В своей книге «Жизнь и смерть идеала» (р.39) Альбер Герар дает по этому вопросу следующий комментарий к Рабле:
Этим триумфальным пантагрюэлизмом проникнут целый ряд глав, полных причудливой эрудиции, практических познаний и поэтического энтузиазма, которые он [Рабле] в конце третьей книги вкладывает в похвалу благословенной «траве, именуемой пантагрюэлион». В буквальном смысле пантагрюэлион — это всего-навсего конопля, но в символическом — это промышленность. Добавив к удивительным изобретениям своего времени где пророчества, а где и похвальбу, Рабле с помощью своего пантагрюэлиона первым показал человека как исследователя отдаленнейших уголков планеты: «Тапробана увидела Лапландию; Ява увидела горы Рифейские… арктические народы на глазах у антарктических прошли Атлантическое море, перевалили через оба тропика, обогнули жаркий пояс, измерили весь Зодиак и пересекли экватор, видя перед собой на горизонте оба полюса». При этом «силы небесные, божества земные и морские — все ужаснулись». Ибо кто знает, может быть, Пантагрюэль и «его дети откроют другое растение, обладающее такою же точно силой, и с его помощью люди доберутся до источников града, до дождевых водоспусков и до кузницы молний, вторгнутся в области Луны, вступят на территорию небесных светил и там обоснуются: …разделят с нами трапезу, женятся на наших богинях и таким путем сами станут, как боги».
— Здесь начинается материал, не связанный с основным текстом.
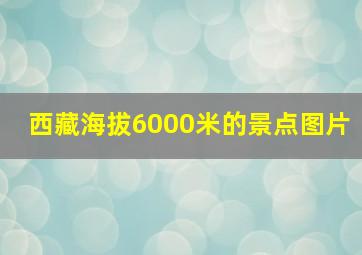 西藏海拔6000米的景点图片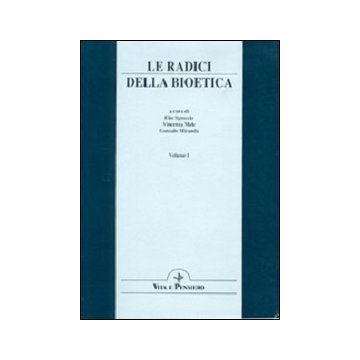 Le radici della bioetica. Atti del Congresso internazionale (Roma, 15-17 febbraio 1996)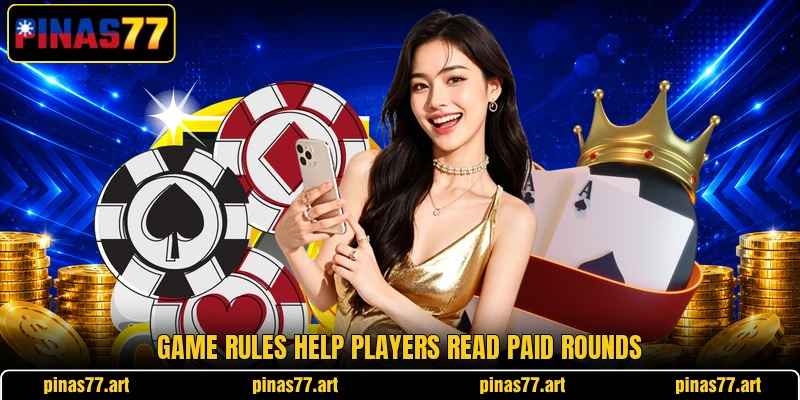 Game rules help players read paid rounds Game rules help players read paid rounds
Раблезианское видение новых способов человеческой взаимозависимости стало возможным благодаря перспективе, открывшейся с позиции прикладного знания. А путь к завоеванию нового мира гигантских измерений пролегал через рот Пантагрюэля. Одиннадцатая глава книги Эриха Ауэрбаха «Мимесис. Изображение действительности в западной литературе» так и называется — «Мир во рту Пантагрюэля». Ауэрбах упоминает некоторых авторов, отчасти предвосхитивших полет фантазии Рабле, чтобы воздать должное его оригинальности, которая заключается в том, что «Рабле постоянно смешивает различные точки зрения, различные сюжетные мотивы и стилевые сферы».[143] Как позднее Роберт Бертон в своей книге «Анатомия меланхолии», Рабле следует тому принципу «видения и изображения мира», что «все события и переживания, все области знания, пропорции и стили перемешиваются у него, словно в водовороте».[144]
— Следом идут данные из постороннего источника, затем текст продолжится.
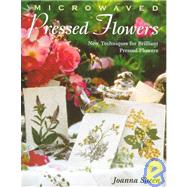 Microwaved Pressed Flowers, Vol. 8 Vol. 8 : New Techniques for Brilliant Pressed Flowers,9780823030583 Microwaved Pressed Flowers, Vol. 8 Vol. 8 : New Techniques for Brilliant Pressed Flowers,9780823030583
Рабле напоминает средневекового толкователя манускриптов по римскому праву тем, с какой настойчивостью он держится за абсурдные мнения, затрачивая на их обоснование уйму учености и перескакивая с одной точки зрения на другую. Иными словами, Рабле выказывает себя схоластом в своей сознательной склонности к мозаическому сочетанию мешанины из древней учености с новой печатной технологией, сформировавшей устойчивую индивидуальную точку зрения. Подобно английскому поэту той же эпохи Джону Скелтону, о котором К.С. Льюис пишет: «Скелтон перестал быть человеком и превратился в толпу»,[145] Рабле говорит, словно шумное сборище представителей устной культуры — схоластов, глоссаторов, — которые внезапно оказались в новом визуальном мире, основанном на началах индивидуализации и национализма. Именно несовпадение этих двух миров, смешавшихся в самом языке Рабле, делает его близким нам, поскольку мы также существуем на раздорожье двух различных культур. Подобно звездным галактикам, проходящим одна сквозь другую, две культуры или технологии могут избежать столкновения, но не изменения их конфигурации. В современной физике есть понятие «интерфейс», или «граница раздела», которое обозначает встречу и преобразование двух структур. Именно в такой «пограничности» — ключ и к Рабле, и к характеру нашего двадцатого столетия.